Phoenix Mandel, sexuality educator and relationship coach, teaches about additional ways to safely incorporate breath play. They recommend that people who want to try breath play for the first time approach the experience well fed, rested, and hydrated. Then "Start slowly. Make sure you and your partner are seated or lying down. Be able to communicate with each other (so not too dark nor too loud) and be able to change position to stop play easily (so no bondage yet). Make a J-shape with your pointer finger and thumb (or a backwards J if you're left-handed). Hook that J underneath your partner's chin and flatten your palm to rest on the front of their throat. Do not apply any pressure; simply the weight of your hand here can be a heady experience. Depending on your hand size relative to your partner's throat size, you may wish to spread your fingers for more neck coverage. Congratulations, you've dipped a toe into the waters of breath play! Remember that people do this because it's hot and you can engage in more luscious play for longer if you proceed carefully."
Partnered breath play and autoerotic asphyxiation can be sexy fun, or deadly games. If you want to play seriously with hypoxia, consider taking a workshop or getting some mentoring so that you can gain the important skills required for safer and consensual play.

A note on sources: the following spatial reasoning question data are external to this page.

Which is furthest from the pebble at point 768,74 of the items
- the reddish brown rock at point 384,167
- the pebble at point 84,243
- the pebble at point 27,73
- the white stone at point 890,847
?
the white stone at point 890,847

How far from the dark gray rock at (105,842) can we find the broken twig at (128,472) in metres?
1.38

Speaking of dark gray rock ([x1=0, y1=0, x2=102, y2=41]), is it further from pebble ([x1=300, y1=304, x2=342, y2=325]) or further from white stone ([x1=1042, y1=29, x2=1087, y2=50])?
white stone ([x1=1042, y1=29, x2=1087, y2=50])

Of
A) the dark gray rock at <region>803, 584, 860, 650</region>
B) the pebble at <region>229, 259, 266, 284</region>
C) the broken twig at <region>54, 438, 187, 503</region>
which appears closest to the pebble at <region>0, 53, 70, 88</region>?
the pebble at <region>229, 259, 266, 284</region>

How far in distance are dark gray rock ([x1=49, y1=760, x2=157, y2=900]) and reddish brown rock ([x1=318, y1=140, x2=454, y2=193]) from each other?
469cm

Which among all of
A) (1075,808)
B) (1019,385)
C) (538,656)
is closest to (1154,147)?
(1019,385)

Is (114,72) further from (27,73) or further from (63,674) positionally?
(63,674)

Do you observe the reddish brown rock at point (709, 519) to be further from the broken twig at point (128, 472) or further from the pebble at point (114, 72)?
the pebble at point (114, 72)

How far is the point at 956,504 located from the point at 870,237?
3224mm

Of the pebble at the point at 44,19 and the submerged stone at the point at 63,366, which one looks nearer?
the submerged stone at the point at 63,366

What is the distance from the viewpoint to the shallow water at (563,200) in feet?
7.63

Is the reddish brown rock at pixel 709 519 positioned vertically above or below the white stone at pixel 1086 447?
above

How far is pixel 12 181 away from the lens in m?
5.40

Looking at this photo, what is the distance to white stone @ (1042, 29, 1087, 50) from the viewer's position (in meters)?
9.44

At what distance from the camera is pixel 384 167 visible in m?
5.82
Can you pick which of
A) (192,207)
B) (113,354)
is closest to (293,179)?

Herbenick, D., Patterson, C., Beckmeyer, J., Rosenstock Gonzalez, Y.R., Luetke, M., Guerra-Reyes, L., Eastman-Mueller, H., Svetina Valdivia, D., & Rosenberg, M. (2021b). Diverse sexual behaviors in undergraduate students: Findings from a campus probability survey. Journal of Sexual Medicine
Herbenick, D., Guerra-Reyes, L., Patterson, C., Rosenstock Gonzalez, Y. R., Wagner, C., & Zounlome, N. (2021). "It was scary, but then it was kind of exciting": Young women's experiences with choking during sex. Archives of sexual behavior, 1-21.
Lohner, L., & Sperhake, J. P. Autoerotic Deaths. Forensic and Legal Medicine, 531-536.
Schori, A., Jackowski, C., & Schön, C. A. (2022). How safe is BDSM? A literature review on fatal outcome in BDSM play. International journal of legal medicine, 136(1), 287-295.
Sheff, E. (2021). Kinky sex gone wrong: legal prosecutions concerning consent, age play, and death via BDSM. Archives of sexual behavior, 50(3), 761-771.